I find myself again at this maplewood bar, a tizzy and a thousand thoughts are teeming and telling me stories about who I am. The acoustics in the pub create a symphonic cacophony, and my ears are happy. Clinking glasses, chatter and laughter echo outward from the bar and stifle the trill voices of the young, drunk girls near the dart board.
The jovial man at the end of the bar speaks loudly with his hands then casts his attention lovingly toward his date. Their eyes have love in them. They are interested in one another. It's incredibly sweet to witness. It dawns on me, seeing them together, that what I want most is for a lover to find me deeply interesting. I want to find him interesting too. His very livelihood, his art of being, will inspire me. I want to do the same for him.

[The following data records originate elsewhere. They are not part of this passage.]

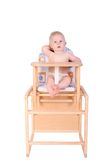 Adorable baby in high chair isolated Royalty Free Stock Photography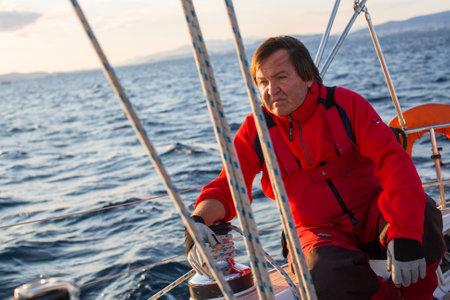 participate: ATHENS, GREECE - SEP 24, 2016: Sailors participate in sailing regatta 16th Ellada Autumn 2016 among Greek island group in the Aegean Sea, in Cyclades and Saronic Gulf.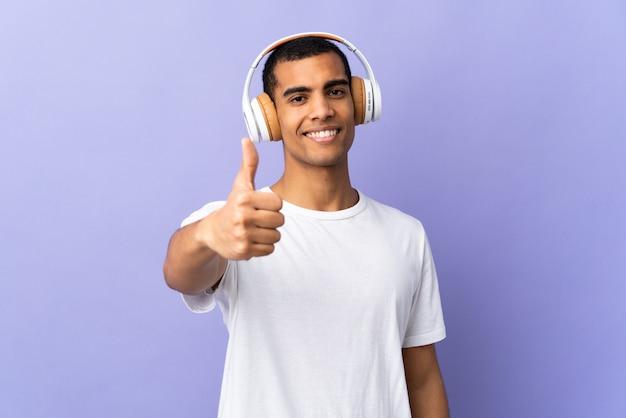 Афро-американский мужчина над изолированной пурпурной стены прослушивания музыки и с пальца вверх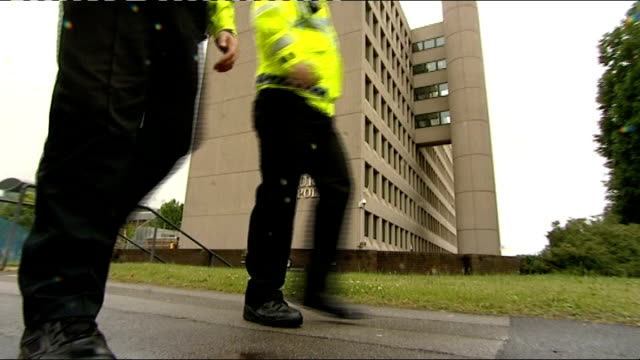 security firms to bid for contracts to take over some police work guildford ext low angle shot of two officers walking past surrey police hq zoom in... - guildford stock videos and b-roll footage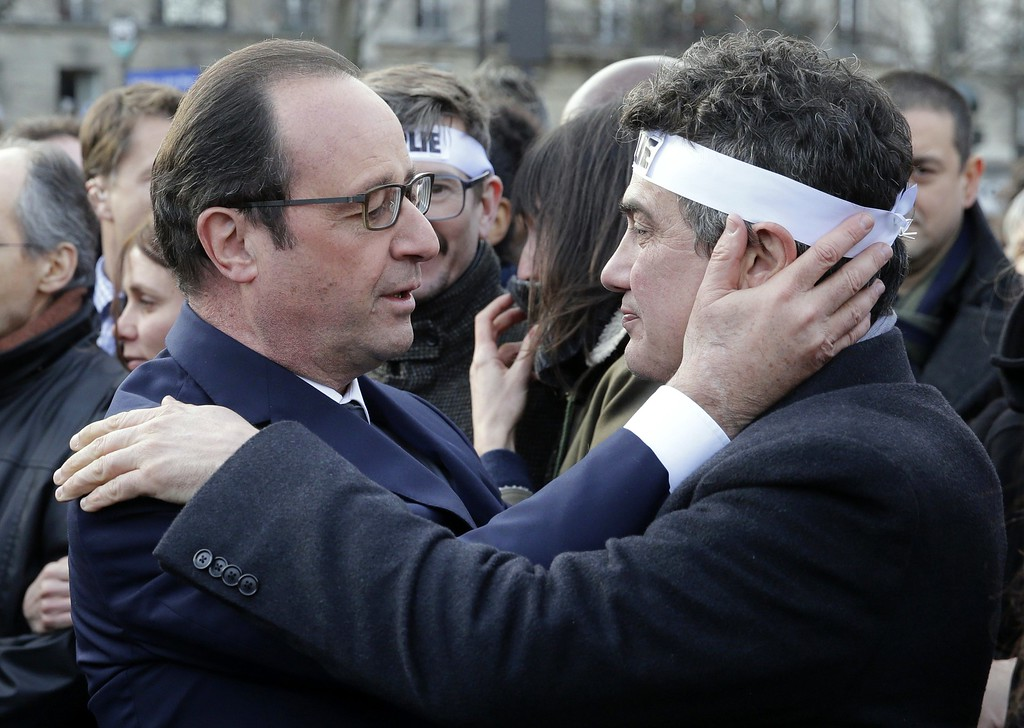 . TOPSHOTS French President Francois Hollande (L) comforts French columnist for Charlie Hebdo Dr Patrick Pelloux as they attend the solidarity march (Marche Republicaine) in the streets of Paris January 11, 2015. French citizens will be joined by dozens of foreign leaders, among them Arab and Muslim representatives, in a march on Sunday in an unprecedented tribute to this week\'s victims following the shootings by gunmen at the offices of the satirical weekly newspaper Charlie Hebdo, the killing of a police woman in Montrouge, and the hostage taking at a kosher supermarket at the Porte de Vincennes.     AFP PHOTO POOL PHILIPPE WOJAZERPHILIPPE WOJAZER/AFP/Getty Images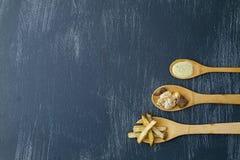 Cucharas de madera con los ingredientes para preparar la carne con las patatas y el cilantro foto de archivo libre de regalías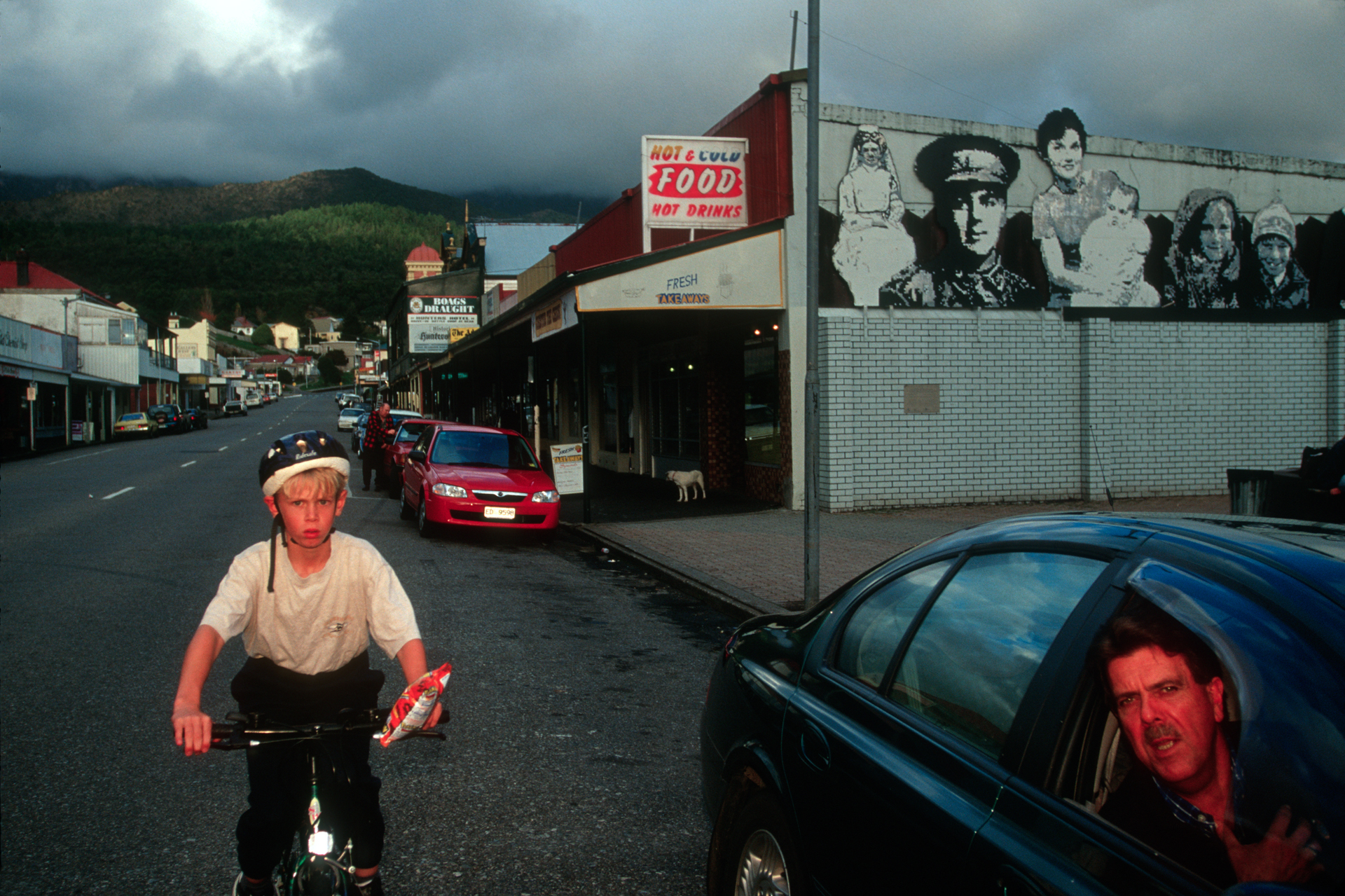 A child on bike and a few parked cars on Main Street are typical for traffic in Queenstown.  Queenstown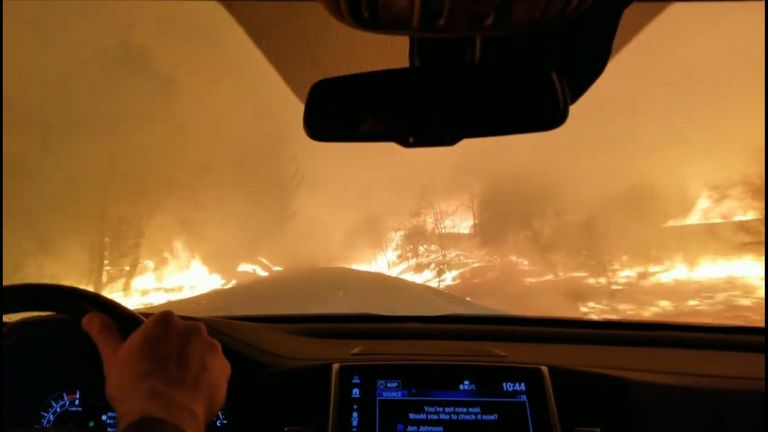 Dramatic footage of family driving through wind driven fire in Paradise, California as thousands of people are urged to flee.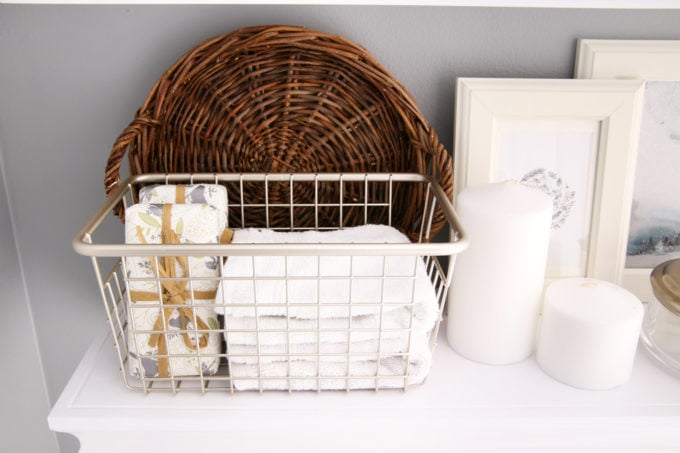 Home Organization- guest bathroom refresh, bathroom organization, organized bathroom vanity, kids bathroom organization, farmhouse bathroom decorating, cottage bathroom decor, white bathroom vanity, InterDesign, Ryan Homes Palermo, styled bathroom floating shelves, wire basket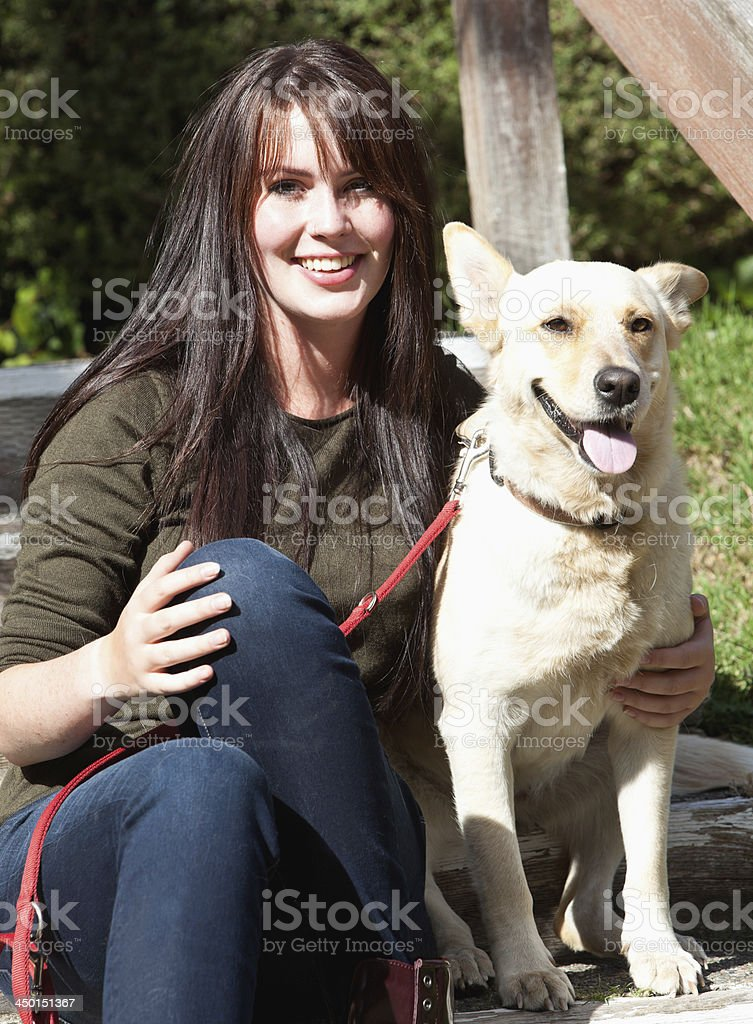 beautiful teenager sitting with her dog royalty-free stock photo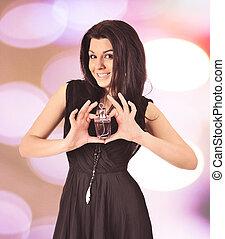 Brunette woman holding  perfume bottle.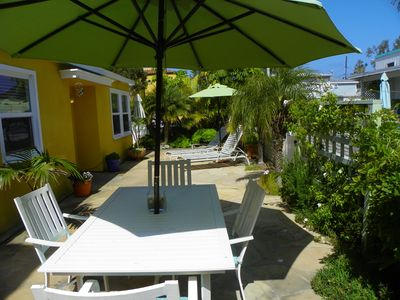 Large, sunny flagstone patio with dining and lounges & umbrellas.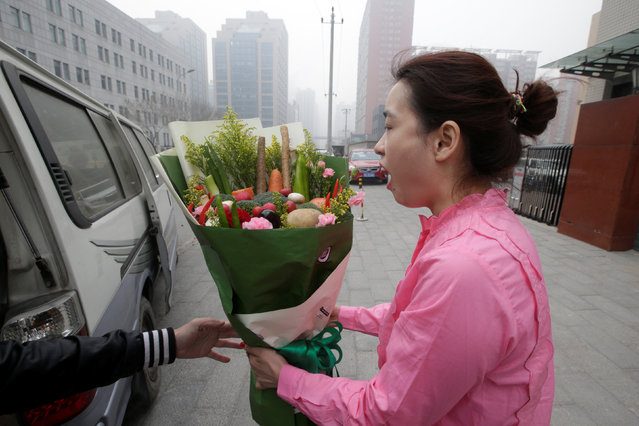 A woman reacts as she receives a bouquet made of vegetables and flowers, priced at 238RMB, from a delivery staff of a florist outside an office building on Valentine's Day in Beijing, China, February 14, 2017. (Photo by Jason Lee/Reuters)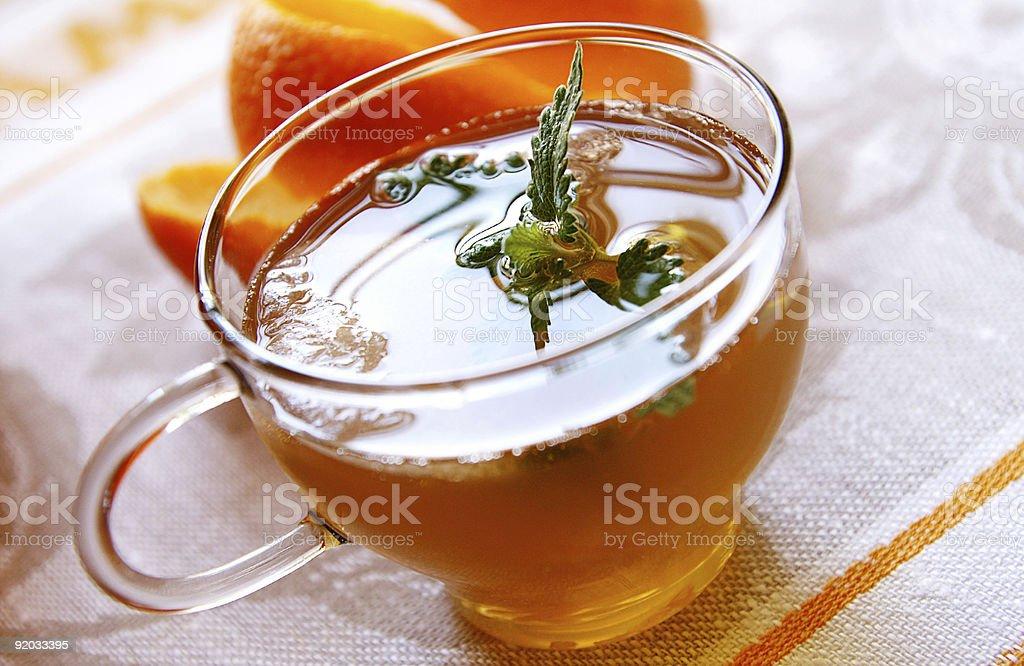 Cup of ice orange-mint tea royalty-free stock photo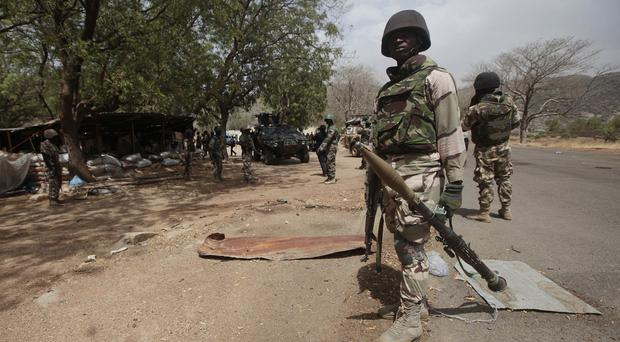 Nigerian soldiers man a checkpoint in Gwoza, a town newly liberated from Boko Haram (AP)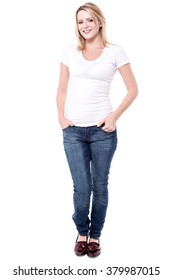 Full length image of young woman with hands in pockets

All this mushy revelation comes to an abrupt halt, and my next thought: I don't find myself interesting at the moment. How was I ever interesting? I danced, read books, climbed mountains, baked with applesauce in place of oil, and I kept a harmonica in my pocket. I am in a different place now, but I find myself mysteriously longing for these old attributes, ignoring the glaringly obvious gift in front of me. Everything is new. I've changed. I still climb mountains, but I make my cookies differently. My harmonica is in the key of C now, whereas before it was F. I don't want to be a shell of my former self.
What do hermit crabs do? They abandon their shells and move into new ones. They are still the same sentient being, still the same crab. They just look different, and their circumstances are different. I don't know how often they change shells, or why, or what the adjustment period is but I think it's neat to consider the metaphor. I am a hermit crab, sitting at the bar, loving the love that surrounds me, and sinking deeper into the colorful shell that I've acquired.
Sensual like wind,
You are the tempest divine.
These are the days that must happen to you.
An alchemy, a progeny of infinity.
Earth's process, manifest.
Happening like magic.
Sun on your face
A holy emittance of light.
These are the days that must happen to you.
Rain, floods, torrents--
Mud on your face.
All this must happen.
Whether or not
You ever really dared to live,
The days are happening
To turn you into gold.
Kindred knights in wielded steel
Unleash your heart, and feel the real.
Feel the pain and beauty too.
Each experience teaches something new.
Love within me, I see yours.
All relationships open doors.
How will I know the whole of Self
Without you, my mirror, a reflective realm?
Love me, fuck me. Leave me, hold me.
If I trust you please don't burn me.
Seeking a catalyst to turn me on.
Life's our playground, venture on!
I walked into the sandwich shop on the corner of Railroad Avenue and Holly Street in downtown Bellingham, Washington and politely requested a vegetarian on ciabatta bread, "Make me one with everything." It was lunch time. It was only Wednesday, and I had already run the gamut on my regular inventory of inadequacies for the week. I'm never enough of anything, and I always seem to narrowly avoid an early-onset midlife crisis. I scourge myself, undue punishment for being all the things I'm not. Really, though, who am I to the world? Who am I in the great Wild of Existence?
"Are you a skier," the delicate Asian woman glowing behind the sandwich counter asked me. She must have noticed my Kirkwood, California snowboarding hoodie.
"Snowboarder," I replied.
"I envy you," she said.
This brief exchange caught me off guard. In that moment, I realized I am something to someone. "Thank you," I replied. "Snowboarding is a lifestyle. It makes me happy."
Life is a creative process. It's not about finding yourself; it's about creating a person you can be okay with. Really, truly okay with. It is building a home to inhabit—the temple of your familiar. For three decades, I have been creating a home inside and outside myself. This level of abstract, architectural artistry takes time.
There was one time as a young girl I got lost in a corn field. I entered because it was cool, a reprieve from the hot, Southern sun. I didn't expect to get lost. One never does. Sometimes life is like being deep in the heart of a field of maize and getting turned around. Each dead end calls for new direction and demands backtracking. I made it out. It was nearly an hour later, panicked and thirsty, but I made it out.
Lunch was over, and I left the sandwich shop. The exit was easy to find. I stepped outside into the bustling Wednesday street, folks of all statures moving about. As the panic and the "Am I ever going to find my way trough this maze?" thoughts came again and quickly subsided, I looked up to the sky, and shifted my attention to all the holy blessings of merely existing as I am, and I felt at peace. The narrow swath of existence I sometimes live, to simply be an observer of Earth and its natural wonders, might just be okay.
I've walked a hundred roads, bustling city streets, forested avenues lined by California Redwoods, and mountain trails. I've walked a thousand miles through lush countryside, dust beneath my feet and joy in my heart. I've been lost in a hundred mazes. Perhaps the hardest journey, though, is the path I walk to the temple—the pilgrimage to the heart of who I am, and the path to purpose.